- Requirements
Convert every line from the one containing "Is point 595,392" through the one containing "55 centimetres", inclusive, into a JSON list of strings with one string per line. Omit blank lines.

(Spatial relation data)
[START]
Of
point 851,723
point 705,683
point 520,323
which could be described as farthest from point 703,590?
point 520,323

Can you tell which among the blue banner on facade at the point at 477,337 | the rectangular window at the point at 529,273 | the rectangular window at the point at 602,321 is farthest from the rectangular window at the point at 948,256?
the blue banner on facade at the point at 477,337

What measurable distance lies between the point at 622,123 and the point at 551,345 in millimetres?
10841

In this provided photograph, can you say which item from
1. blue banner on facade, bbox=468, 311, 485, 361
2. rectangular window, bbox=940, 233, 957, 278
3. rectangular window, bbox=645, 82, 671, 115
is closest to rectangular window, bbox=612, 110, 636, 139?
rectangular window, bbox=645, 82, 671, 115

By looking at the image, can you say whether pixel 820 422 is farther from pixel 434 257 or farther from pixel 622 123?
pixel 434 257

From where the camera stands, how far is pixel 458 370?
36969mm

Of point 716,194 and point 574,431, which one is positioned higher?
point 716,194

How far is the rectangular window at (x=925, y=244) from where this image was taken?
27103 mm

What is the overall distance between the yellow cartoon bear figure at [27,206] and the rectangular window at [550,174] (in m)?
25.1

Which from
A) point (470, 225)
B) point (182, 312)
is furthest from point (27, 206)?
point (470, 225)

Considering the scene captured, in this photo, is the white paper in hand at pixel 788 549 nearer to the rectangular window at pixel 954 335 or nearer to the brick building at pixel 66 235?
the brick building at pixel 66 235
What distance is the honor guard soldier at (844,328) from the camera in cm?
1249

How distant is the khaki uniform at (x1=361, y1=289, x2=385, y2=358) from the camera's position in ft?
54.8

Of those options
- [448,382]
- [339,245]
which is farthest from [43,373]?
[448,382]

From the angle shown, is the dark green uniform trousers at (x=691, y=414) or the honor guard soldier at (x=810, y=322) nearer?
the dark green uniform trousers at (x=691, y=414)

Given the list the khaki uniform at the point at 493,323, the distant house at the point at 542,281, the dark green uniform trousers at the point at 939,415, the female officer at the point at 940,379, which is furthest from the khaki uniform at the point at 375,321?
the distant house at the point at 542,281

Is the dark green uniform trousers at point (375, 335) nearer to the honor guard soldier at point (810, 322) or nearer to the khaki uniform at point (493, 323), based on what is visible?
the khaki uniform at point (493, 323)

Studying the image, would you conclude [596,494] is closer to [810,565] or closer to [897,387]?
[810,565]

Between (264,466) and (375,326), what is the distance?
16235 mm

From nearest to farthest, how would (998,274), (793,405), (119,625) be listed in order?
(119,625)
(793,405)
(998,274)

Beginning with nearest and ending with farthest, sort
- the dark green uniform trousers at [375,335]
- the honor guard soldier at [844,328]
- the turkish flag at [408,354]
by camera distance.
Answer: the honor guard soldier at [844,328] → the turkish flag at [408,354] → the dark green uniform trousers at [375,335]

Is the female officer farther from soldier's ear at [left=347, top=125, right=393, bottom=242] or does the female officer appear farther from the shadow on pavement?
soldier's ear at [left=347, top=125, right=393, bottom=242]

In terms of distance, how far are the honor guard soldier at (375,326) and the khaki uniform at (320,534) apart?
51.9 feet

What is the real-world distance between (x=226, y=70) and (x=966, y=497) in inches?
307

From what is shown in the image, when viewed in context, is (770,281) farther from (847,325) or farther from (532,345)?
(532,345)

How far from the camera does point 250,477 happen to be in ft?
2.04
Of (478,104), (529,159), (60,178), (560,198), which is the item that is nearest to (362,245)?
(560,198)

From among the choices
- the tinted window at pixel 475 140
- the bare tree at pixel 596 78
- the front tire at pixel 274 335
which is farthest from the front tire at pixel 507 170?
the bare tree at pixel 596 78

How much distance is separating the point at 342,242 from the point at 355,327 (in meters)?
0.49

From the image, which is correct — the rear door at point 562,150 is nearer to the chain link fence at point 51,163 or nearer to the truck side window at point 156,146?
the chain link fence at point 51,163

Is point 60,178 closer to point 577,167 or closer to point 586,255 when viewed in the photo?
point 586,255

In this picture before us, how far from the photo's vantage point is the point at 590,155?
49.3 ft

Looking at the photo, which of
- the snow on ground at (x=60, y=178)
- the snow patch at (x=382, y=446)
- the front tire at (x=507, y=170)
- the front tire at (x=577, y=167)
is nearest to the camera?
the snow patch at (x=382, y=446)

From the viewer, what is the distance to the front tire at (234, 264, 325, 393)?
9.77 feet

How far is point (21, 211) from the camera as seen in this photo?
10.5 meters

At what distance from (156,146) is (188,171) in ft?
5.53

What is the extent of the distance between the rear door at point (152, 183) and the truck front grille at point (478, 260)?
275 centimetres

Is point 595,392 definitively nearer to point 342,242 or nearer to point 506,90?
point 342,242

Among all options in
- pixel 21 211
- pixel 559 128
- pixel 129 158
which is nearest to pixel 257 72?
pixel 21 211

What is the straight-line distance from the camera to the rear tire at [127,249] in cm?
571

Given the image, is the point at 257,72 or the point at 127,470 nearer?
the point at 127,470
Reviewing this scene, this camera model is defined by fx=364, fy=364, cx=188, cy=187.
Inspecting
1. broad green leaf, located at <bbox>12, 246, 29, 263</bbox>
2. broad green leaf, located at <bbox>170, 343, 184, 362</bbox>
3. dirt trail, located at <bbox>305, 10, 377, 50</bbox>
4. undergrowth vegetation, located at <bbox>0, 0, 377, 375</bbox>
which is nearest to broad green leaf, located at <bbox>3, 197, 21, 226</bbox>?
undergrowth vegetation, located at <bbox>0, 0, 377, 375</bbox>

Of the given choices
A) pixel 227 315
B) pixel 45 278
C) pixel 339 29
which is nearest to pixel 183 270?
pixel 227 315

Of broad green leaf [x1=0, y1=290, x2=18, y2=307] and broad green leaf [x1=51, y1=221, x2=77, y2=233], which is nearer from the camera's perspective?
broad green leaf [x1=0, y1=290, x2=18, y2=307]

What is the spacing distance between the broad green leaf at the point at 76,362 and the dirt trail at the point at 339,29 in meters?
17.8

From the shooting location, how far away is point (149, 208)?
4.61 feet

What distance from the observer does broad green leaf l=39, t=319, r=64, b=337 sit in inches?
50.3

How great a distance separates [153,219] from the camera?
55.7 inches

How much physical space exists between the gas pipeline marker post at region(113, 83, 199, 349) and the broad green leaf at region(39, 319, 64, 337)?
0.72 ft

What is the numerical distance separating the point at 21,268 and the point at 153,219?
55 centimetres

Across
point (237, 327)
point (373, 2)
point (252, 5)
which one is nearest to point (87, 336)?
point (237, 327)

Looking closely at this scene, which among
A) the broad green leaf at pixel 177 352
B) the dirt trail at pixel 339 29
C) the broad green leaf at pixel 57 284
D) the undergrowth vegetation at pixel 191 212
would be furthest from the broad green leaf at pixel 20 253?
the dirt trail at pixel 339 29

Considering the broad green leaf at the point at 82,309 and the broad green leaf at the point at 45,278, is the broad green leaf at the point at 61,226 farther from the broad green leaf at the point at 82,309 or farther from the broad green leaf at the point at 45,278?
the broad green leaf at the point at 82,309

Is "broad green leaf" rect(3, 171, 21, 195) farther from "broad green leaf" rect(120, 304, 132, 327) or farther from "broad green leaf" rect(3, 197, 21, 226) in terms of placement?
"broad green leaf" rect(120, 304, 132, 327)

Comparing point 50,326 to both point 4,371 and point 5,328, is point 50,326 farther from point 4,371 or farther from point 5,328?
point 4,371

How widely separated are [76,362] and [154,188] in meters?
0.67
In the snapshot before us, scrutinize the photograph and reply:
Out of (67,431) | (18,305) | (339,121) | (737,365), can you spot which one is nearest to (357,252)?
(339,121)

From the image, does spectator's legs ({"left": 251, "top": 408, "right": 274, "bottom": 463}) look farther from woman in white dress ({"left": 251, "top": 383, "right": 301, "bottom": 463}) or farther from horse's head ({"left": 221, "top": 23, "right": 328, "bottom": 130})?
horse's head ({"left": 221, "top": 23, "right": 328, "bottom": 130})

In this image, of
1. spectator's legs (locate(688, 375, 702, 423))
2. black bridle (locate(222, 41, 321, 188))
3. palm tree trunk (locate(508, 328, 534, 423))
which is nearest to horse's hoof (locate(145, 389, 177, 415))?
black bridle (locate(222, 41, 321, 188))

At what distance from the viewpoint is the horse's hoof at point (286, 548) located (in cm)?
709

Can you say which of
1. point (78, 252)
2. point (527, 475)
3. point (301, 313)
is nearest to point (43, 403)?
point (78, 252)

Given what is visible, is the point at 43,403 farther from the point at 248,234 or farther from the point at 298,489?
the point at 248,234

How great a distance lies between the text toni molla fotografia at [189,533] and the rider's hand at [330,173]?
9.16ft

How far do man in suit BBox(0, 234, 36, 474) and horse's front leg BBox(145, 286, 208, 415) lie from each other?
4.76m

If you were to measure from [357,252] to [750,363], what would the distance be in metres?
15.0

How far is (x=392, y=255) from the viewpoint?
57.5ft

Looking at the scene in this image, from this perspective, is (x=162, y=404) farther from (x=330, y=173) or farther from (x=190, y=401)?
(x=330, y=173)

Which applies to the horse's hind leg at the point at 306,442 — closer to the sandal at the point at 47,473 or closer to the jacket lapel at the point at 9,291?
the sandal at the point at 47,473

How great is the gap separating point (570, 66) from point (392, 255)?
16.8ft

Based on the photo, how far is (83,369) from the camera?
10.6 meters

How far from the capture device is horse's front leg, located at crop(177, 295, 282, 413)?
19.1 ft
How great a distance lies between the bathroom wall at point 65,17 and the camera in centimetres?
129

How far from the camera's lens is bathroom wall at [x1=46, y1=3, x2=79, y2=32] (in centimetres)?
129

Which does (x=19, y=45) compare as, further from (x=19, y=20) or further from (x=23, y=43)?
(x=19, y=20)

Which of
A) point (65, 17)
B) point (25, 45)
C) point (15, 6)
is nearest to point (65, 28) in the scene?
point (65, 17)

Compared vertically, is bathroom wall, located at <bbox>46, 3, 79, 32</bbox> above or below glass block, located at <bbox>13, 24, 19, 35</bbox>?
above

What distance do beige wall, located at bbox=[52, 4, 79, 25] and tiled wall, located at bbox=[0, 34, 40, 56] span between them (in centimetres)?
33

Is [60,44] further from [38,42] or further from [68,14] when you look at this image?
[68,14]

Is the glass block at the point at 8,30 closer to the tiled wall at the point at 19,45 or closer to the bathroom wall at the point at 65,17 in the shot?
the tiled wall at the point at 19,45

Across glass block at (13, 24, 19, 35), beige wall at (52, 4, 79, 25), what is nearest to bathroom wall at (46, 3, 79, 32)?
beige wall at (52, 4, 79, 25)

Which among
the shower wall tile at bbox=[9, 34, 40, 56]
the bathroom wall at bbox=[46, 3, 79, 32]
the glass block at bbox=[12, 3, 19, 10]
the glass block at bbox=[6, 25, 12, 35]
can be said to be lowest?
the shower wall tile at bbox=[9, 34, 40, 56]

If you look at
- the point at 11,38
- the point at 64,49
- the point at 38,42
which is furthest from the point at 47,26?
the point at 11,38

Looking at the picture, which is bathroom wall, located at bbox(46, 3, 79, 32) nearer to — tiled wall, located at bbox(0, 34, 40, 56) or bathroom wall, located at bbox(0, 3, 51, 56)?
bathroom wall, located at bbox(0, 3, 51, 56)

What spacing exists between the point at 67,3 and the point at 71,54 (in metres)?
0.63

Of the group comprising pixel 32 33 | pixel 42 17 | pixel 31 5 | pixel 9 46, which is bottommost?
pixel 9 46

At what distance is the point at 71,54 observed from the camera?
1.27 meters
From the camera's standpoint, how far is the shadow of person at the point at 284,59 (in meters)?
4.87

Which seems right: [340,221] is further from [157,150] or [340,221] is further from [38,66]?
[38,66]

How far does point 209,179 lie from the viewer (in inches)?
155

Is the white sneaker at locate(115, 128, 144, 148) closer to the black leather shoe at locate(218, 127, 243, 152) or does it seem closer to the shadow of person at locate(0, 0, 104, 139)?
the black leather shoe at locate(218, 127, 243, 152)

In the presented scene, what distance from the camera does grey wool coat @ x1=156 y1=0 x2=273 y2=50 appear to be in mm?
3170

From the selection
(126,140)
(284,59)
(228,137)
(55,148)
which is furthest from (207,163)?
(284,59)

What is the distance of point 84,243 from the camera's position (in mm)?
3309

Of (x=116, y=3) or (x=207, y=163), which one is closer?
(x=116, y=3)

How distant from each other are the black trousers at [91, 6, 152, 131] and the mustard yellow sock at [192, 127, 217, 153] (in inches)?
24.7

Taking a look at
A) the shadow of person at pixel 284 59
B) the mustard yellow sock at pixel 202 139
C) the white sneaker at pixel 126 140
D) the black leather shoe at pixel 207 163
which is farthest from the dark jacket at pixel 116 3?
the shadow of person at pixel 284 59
[END]
- Answer for the task
[
  "Is point 595,392 definitively nearer to point 342,242 or nearer to point 506,90?",
  "point 342,242",
  "Among all options in",
  "- pixel 21 211",
  "- pixel 559 128",
  "- pixel 129 158",
  "which is nearest to pixel 257 72?",
  "pixel 21 211",
  "What is the straight-line distance from the camera to the rear tire at [127,249] in cm?",
  "571",
  "Given the image, is the point at 257,72 or the point at 127,470 nearer?",
  "the point at 127,470",
  "Reviewing this scene, this camera model is defined by fx=364, fy=364, cx=188, cy=187.",
  "Inspecting",
  "1. broad green leaf, located at <bbox>12, 246, 29, 263</bbox>",
  "2. broad green leaf, located at <bbox>170, 343, 184, 362</bbox>",
  "3. dirt trail, located at <bbox>305, 10, 377, 50</bbox>",
  "4. undergrowth vegetation, located at <bbox>0, 0, 377, 375</bbox>",
  "which is nearest to broad green leaf, located at <bbox>3, 197, 21, 226</bbox>?",
  "undergrowth vegetation, located at <bbox>0, 0, 377, 375</bbox>",
  "Of the given choices",
  "A) pixel 227 315",
  "B) pixel 45 278",
  "C) pixel 339 29",
  "which is nearest to pixel 183 270?",
  "pixel 227 315",
  "Of broad green leaf [x1=0, y1=290, x2=18, y2=307] and broad green leaf [x1=51, y1=221, x2=77, y2=233], which is nearer from the camera's perspective?",
  "broad green leaf [x1=0, y1=290, x2=18, y2=307]",
  "What is the spacing distance between the broad green leaf at the point at 76,362 and the dirt trail at the point at 339,29 in meters?",
  "17.8",
  "From the shooting location, how far away is point (149, 208)?",
  "4.61 feet",
  "What distance from the observer does broad green leaf l=39, t=319, r=64, b=337 sit in inches?",
  "50.3",
  "How great a distance separates [153,219] from the camera?",
  "55.7 inches",
  "How much physical space exists between the gas pipeline marker post at region(113, 83, 199, 349) and the broad green leaf at region(39, 319, 64, 337)?",
  "0.72 ft",
  "What is the numerical distance separating the point at 21,268 and the point at 153,219?",
  "55 centimetres"
]